Nel paragrafo 4 della II omelia sull’Esodo Origene si sofferma a decodificare alcuni tratti dei “misteri infiniti” contenuti nel racconto del salvataggio dell’infante Mosè dalle acque del Nilo. La figlia del Faraone che si bagna nelle acque è la Chiesa dalle genti che mediante il battesimo si distacca dagli idoli. La sorella di Mosè è la Sinagoga che trattiene il bambino nutrendolo col latte del senso letterale della Legge. La corba spalmata di bitume rappresenta il senso letterale della Legge. La Chiesa riceve Mosè grande e robusto e lo introduce nella sapienza che consiste nella lettura spirituale della Legge. La Chiesa ricompensa la Sinagoga per il dono della Legge mostrandosi libera dagli idoli e capace di intendere spiritualmente l’autorivelazione dell’unico Dio. Gli ascoltatori cristiani dell’omelia di Origene si guardino dunque da interpretazioni parziali perché letteraliste della Scrittura ed imparino, mediante la preghiera rivolta a Gesù Cristo, a vedere “come è grande Mosè e come è sublime”.

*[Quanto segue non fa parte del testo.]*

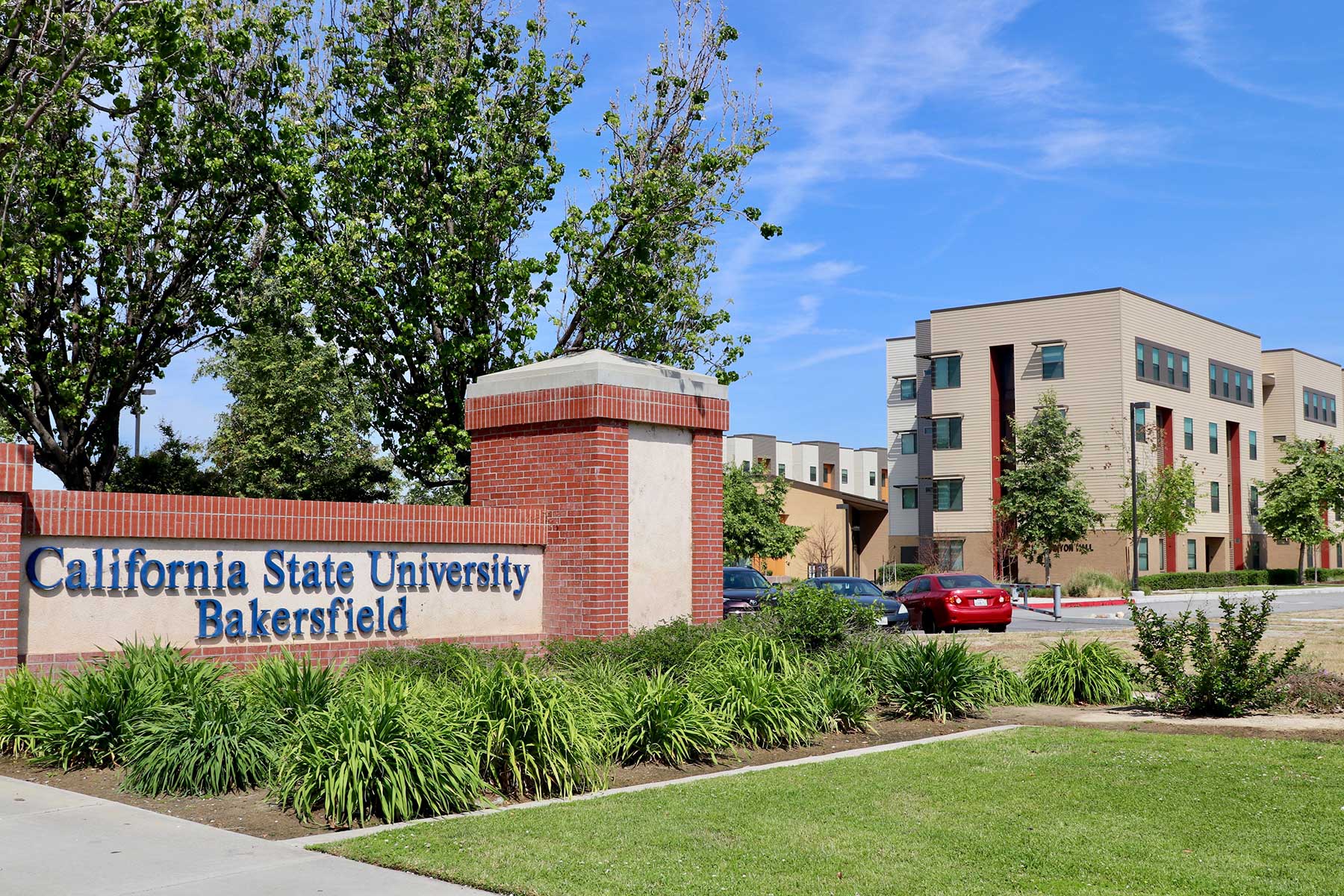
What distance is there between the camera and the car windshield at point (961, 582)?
29.9 metres

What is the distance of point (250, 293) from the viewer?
2747cm

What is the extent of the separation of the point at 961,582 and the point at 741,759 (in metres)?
20.6

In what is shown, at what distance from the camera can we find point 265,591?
12.5m

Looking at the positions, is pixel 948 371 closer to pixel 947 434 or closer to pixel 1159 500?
pixel 947 434

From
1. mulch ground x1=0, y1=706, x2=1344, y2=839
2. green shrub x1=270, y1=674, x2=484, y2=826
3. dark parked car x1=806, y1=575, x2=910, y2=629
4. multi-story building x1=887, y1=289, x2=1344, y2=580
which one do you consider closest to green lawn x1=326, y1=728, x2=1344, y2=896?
green shrub x1=270, y1=674, x2=484, y2=826

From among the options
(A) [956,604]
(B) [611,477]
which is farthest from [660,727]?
(A) [956,604]

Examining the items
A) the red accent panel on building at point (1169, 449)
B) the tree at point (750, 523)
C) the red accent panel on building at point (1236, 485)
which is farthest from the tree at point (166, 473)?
the red accent panel on building at point (1236, 485)

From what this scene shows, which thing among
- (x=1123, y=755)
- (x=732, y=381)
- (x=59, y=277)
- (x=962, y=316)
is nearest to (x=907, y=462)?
(x=962, y=316)

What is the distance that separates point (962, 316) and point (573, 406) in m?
53.7

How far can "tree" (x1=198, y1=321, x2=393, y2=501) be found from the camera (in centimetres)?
3397

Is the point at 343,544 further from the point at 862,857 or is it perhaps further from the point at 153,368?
the point at 153,368

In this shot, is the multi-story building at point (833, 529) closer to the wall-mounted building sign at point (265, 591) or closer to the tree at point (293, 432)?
the tree at point (293, 432)

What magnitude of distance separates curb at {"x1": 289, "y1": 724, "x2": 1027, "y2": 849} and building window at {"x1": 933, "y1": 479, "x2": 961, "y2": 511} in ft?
179

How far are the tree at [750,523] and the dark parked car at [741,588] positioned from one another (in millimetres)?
30074
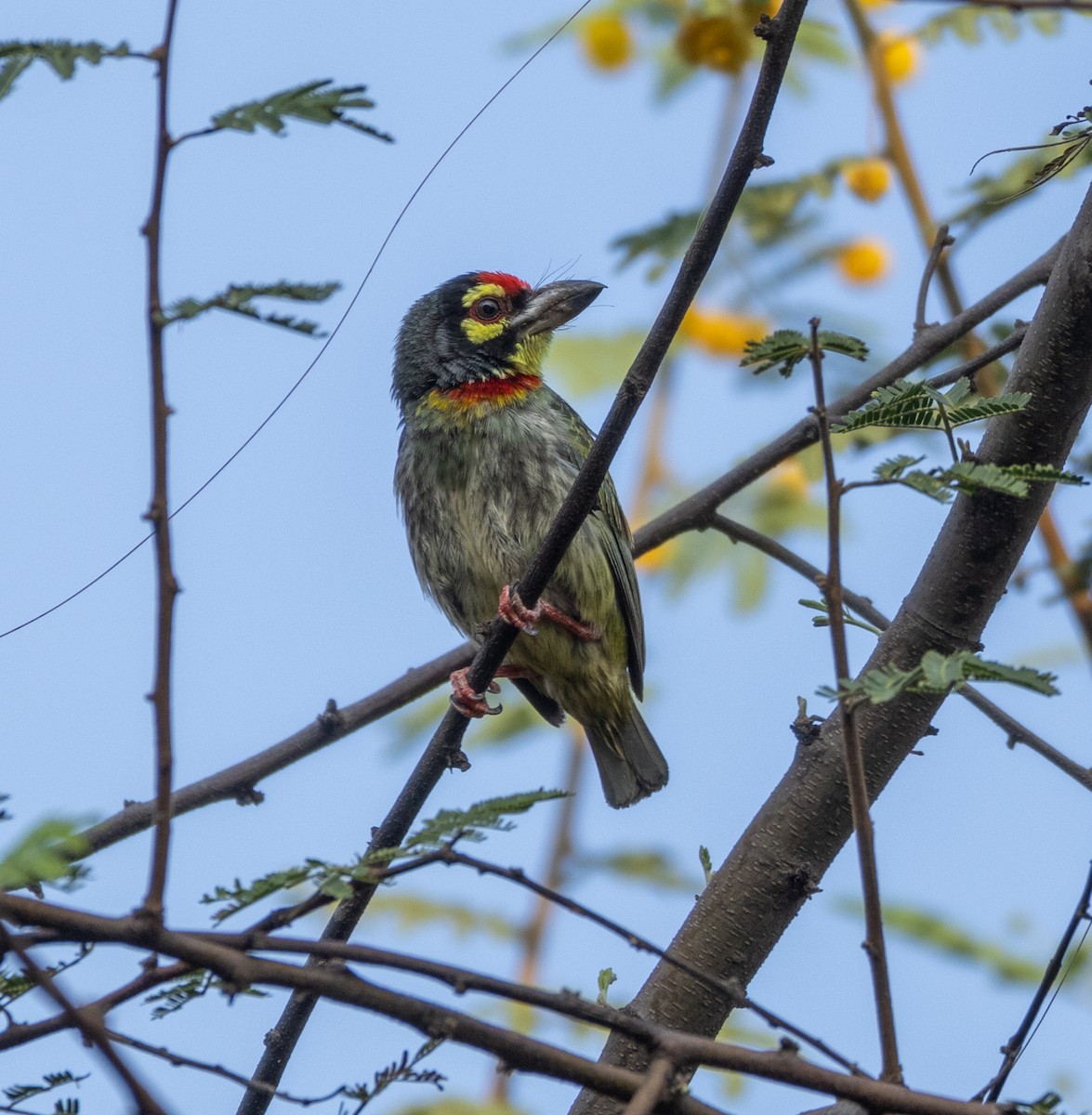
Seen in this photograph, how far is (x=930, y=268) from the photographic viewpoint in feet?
12.7

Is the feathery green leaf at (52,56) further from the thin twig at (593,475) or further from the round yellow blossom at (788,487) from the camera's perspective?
the round yellow blossom at (788,487)

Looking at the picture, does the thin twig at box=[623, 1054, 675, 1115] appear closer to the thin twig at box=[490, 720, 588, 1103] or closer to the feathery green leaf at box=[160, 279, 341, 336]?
the feathery green leaf at box=[160, 279, 341, 336]

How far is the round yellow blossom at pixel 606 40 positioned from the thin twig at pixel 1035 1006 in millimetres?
4749

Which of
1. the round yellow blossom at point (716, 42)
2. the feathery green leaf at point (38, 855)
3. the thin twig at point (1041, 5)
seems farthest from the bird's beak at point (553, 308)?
the feathery green leaf at point (38, 855)

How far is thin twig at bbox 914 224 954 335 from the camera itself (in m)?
3.80

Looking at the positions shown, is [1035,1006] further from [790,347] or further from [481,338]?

Nel paragrafo 1 della III omelia sull’Esodo Origene rileva dalla dichiarazione di Mosè che si dice “di voce esile e tardo di lingua” la drammaticità dell’esperienza di Mosè nel roveto davanti a Dio che gli parla, cioè a Gesù Cristo che gli si rivela. L’esperienza di Dio appare vera se conduce chi la vive alla coscienza della propria debolezza e fragilità.